The visualization reveals a characteristic “U-shaped” pattern of prediction variability—a well-documented phenomenon in credit risk modeling. The highest uncertainty manifests in the extreme score ranges (very high and very low scores), while predictions in the middle range demonstrate greater stability. The analysis confirms the initial hypothesis: variability reaches its maximum at score extremes and achieves its minimum in the middle range (600-800). This finding provides direct guidance for credit policy development—scores in the middle range demonstrate the highest reliability, while decisions at the extremes should incorporate additional caution due to elevated uncertainty.

Practical Business Applications

These findings yield direct business applications:

  1. High Score Management: For extremely high scores, implement additional verification steps before automated approval
  2. Low Score Management: For very low scores, consider manual review procedures rather than automatic rejection

Advanced Methodology: Isolating Training Data Effects

Credit: Richard Warnung

For tighter analytical control, let’s try an alternative approach: train models on bootstrap samples, but evaluate them on a fixed validation set. This isolates the effect of training data variation on predictions.

Vs <- function(boot_split){
  # Train model on the bootstrapped data
  train <- analysis(boot_split)
  
  # Fit model
  mdl <- glm(bad_flag ~
               loan_amnt + funded_amnt + annual_inc + delinq_2yrs +
               inq_last_6mths + mths_since_last_delinq + fico_range_low +
               mths_since_last_record + revol_util + total_pymnt,
             family = "binomial",
             data = train)
  
  # Apply to a common validation set
  validate_preds <- predict(mdl, newdata = validate_set)
  
  # Return predictions
  return(validate_preds)
}

This approach gives clearer insight into how training data variation affects predictions — particularly useful when evaluating model updates in production.

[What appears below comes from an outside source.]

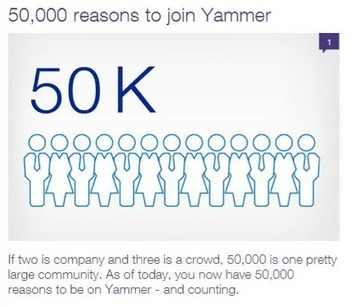 Yammer at ABB - the world's fastest journey to social | simply communicate | Public Relations & Social Media Insight | Scoop.it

# Create overall training and testing datasets 
id <- sample(1:nrow(sample), size = nrow(sample)*0.8, replace = F)

train_data <- sample[id,]
test_data <- sample[-id,]

# Bootstrapped samples are now pulled only from the overall training dataset
boot_sample <- bootstraps(data = train_data, times = 80)

# Using the same function from before but predicting on the same test dataset
glm_model <- function(train, test){
  
  mdl <- glm(bad_flag ~
               loan_amnt + funded_amnt + annual_inc + delinq_2yrs +
               inq_last_6mths + mths_since_last_delinq + fico_range_low +
               mths_since_last_record + revol_util + total_pymnt,
             family = "binomial",
             data = train)
  
  # Return fitted values on the test dataset
  return(predict(mdl, newdata = test))
}

# Apply the glm fitting function to each of the sample
# But predict on the same test dataset
output <- lapply(boot_sample$splits, function(x){
  train <- analysis(x)
  pred <- glm_model(train, test_data)

  return(pred)
})

Key Takeaways

  • Prediction reliability varies significantly across score ranges, with highest uncertainty at distribution extremes
  • Bootstrap methodology provides a practical framework for measuring model uncertainty without additional data requirements
  • Risk management strategies should be adjusted based on score reliability, with enhanced verification for extreme scores
  • The PDO transformation enables intuitive score interpretation while preserving the underlying risk relationships

These techniques can be applied beyond credit scoring to any prediction problem where understanding model uncertainty is critical for decision-making.